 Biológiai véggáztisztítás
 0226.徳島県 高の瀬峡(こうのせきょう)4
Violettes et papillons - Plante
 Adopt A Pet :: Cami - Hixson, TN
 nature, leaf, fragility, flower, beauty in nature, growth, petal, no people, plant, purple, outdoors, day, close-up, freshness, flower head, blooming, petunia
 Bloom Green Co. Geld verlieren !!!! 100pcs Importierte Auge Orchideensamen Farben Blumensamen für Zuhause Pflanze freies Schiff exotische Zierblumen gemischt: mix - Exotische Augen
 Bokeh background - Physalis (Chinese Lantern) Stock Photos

============

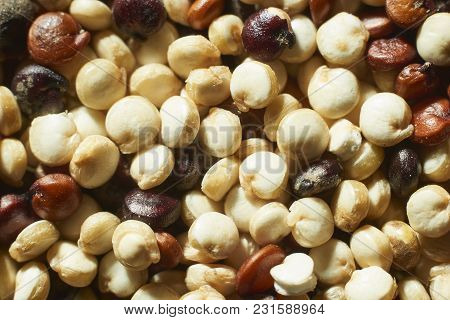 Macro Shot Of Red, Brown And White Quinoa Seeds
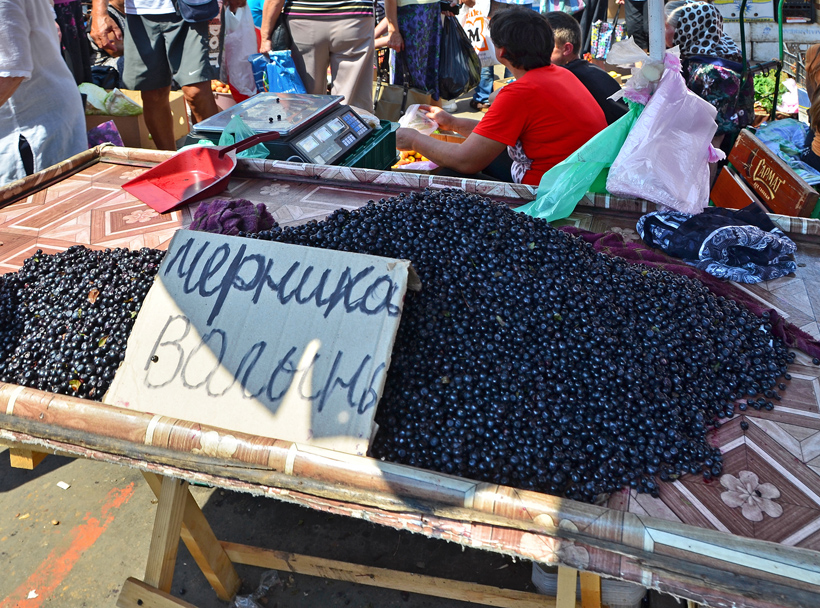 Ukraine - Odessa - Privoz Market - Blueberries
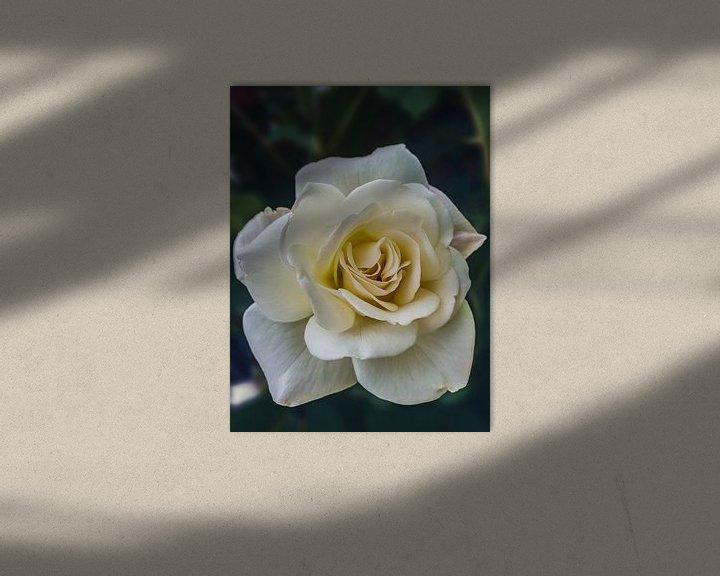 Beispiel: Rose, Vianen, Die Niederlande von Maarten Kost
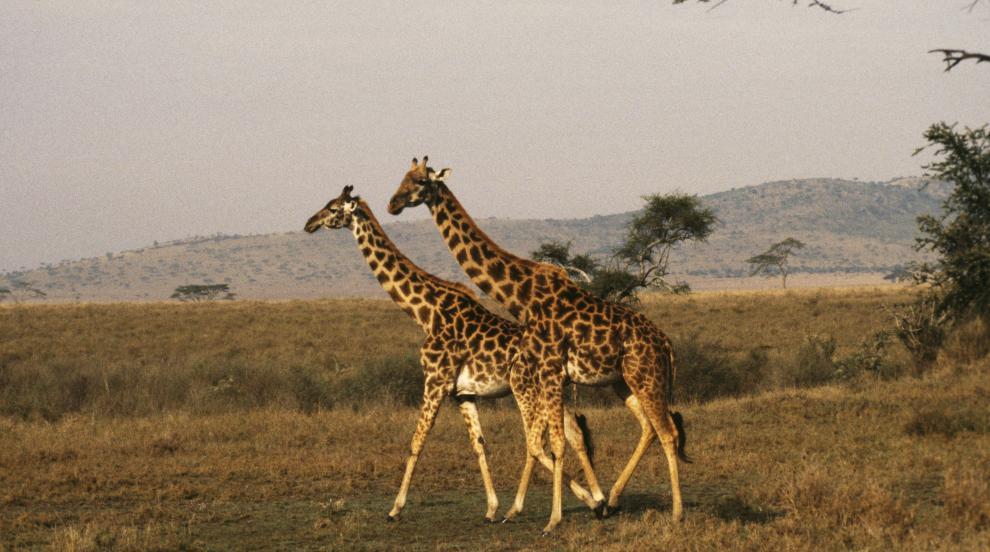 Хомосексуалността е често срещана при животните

============

Search the listing above for the lines with "Violettes et papillons - Plante" and "Bokeh background - Physalis", then output those lines and all lines between them exactly.

▶ _Answer to the exercise_
Violettes et papillons - Plante
 Adopt A Pet :: Cami - Hixson, TN
 nature, leaf, fragility, flower, beauty in nature, growth, petal, no people, plant, purple, outdoors, day, close-up, freshness, flower head, blooming, petunia
 Bloom Green Co. Geld verlieren !!!! 100pcs Importierte Auge Orchideensamen Farben Blumensamen für Zuhause Pflanze freies Schiff exotische Zierblumen gemischt: mix - Exotische Augen
 Bokeh background - Physalis (Chinese Lantern) Stock Photos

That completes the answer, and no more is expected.